Alessandra Helstrup Norreriis, 26, bagged one of 5,000 tickets made available for Danes living in the UK.
“I feel really lucky that I’ve managed to get one, but I think DBU (Danish Football Association) have been really helpful in reaching out to the Danes to let us know how to do it,” she told the PA news agency.
“I watched the Denmark game against the Czech Republic in a pub in Manchester with other Danes. As soon as I got home I started researching how to get the tickets – there was a lot of frantically refreshing my email yesterday.”
Ms Helstrup Norreriis will be attending the match with her English boyfriend, who will be cheering for Denmark alongside her in the stands.
She told PA the way the side had responded to Eriksen’s shock collapse in Denmark’s opening match on June 12 has made her “unbelievably proud to be Danish”.
“Considering what happened in the first game with Christian Eriksen, I’m just in complete awe of the resilience and strength the whole team and all staff have shown. It makes me so unbelievably proud to be Danish.
“The togetherness this tournament and the team have created, not only in Denmark but between Danes all over the world, has been one of the most amazing things in a long time. It goes beyond football at this point.”
Because no one from Denmark can travel to London to support the #ENGDEN match on Wednesday, UEFA have made a select… https://t.co/6rfPpjbeok
With Denmark on the UK Government’s amber list for travel, and Danes required to quarantine for 10 days on arrival in the country, fans will not be able to travel to attend the game, with the 5,000 tickets for fans in the UK providing the majority of Denmark’s support.
Nathalie Gordon, a creative director living in London said she managed to buy tickets for herself and her mother.
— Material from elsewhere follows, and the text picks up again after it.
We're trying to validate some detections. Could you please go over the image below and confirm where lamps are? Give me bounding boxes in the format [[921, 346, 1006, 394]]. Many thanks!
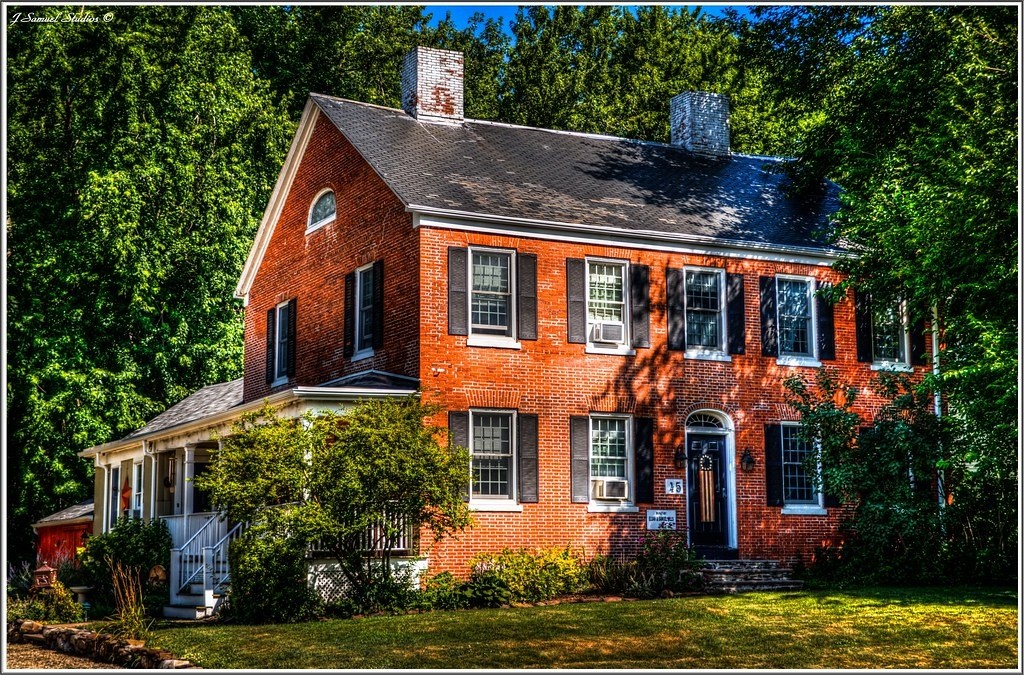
[[740, 447, 756, 473], [673, 446, 689, 470], [32, 560, 57, 587]]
“I’m going with my mum and we’re really excited to be able to be there for all of our family back home who can’t be,” she said.
Ms Gordon added: “I think the want to support Denmark has only increased as the competition has continued and we’ve progressed through the rounds.
“I think it’s really lovely that tickets have been made available, but it’s not been widely publicised so lots of Danes don’t know, but then I think that’s what England want – they’re on home turf and of course want to only see and hear England fans.
“Either way, our boys will at least see flecks of red in the crowd and know there’s people there for them too.”
Bette Petersen Broyd, 68, also managed to bag three tickets to the game and described it as a “once-in-a-lifetime situation”.
Born in Skanderborg, Denmark, the honorary secretary for the Anglo-Danish society, a charity which organises social and cultural events, lives in Croydon.
Mrs Petersen Broyd said: “I feel I’m not just there for me, I’m there for lots of other people.
“I’m there for the players, to make them feel they’re being backed up by their almost-home crowd, but also for lots of others.
“I saw that there were emails from people saying ‘I’ve now got tickets, I’ve got four tickets for the family’, so they’re all excited and reporting back that a lot of them have been successful already.”
Denmark will play England at 8pm on Wednesday at Wembley Stadium in London.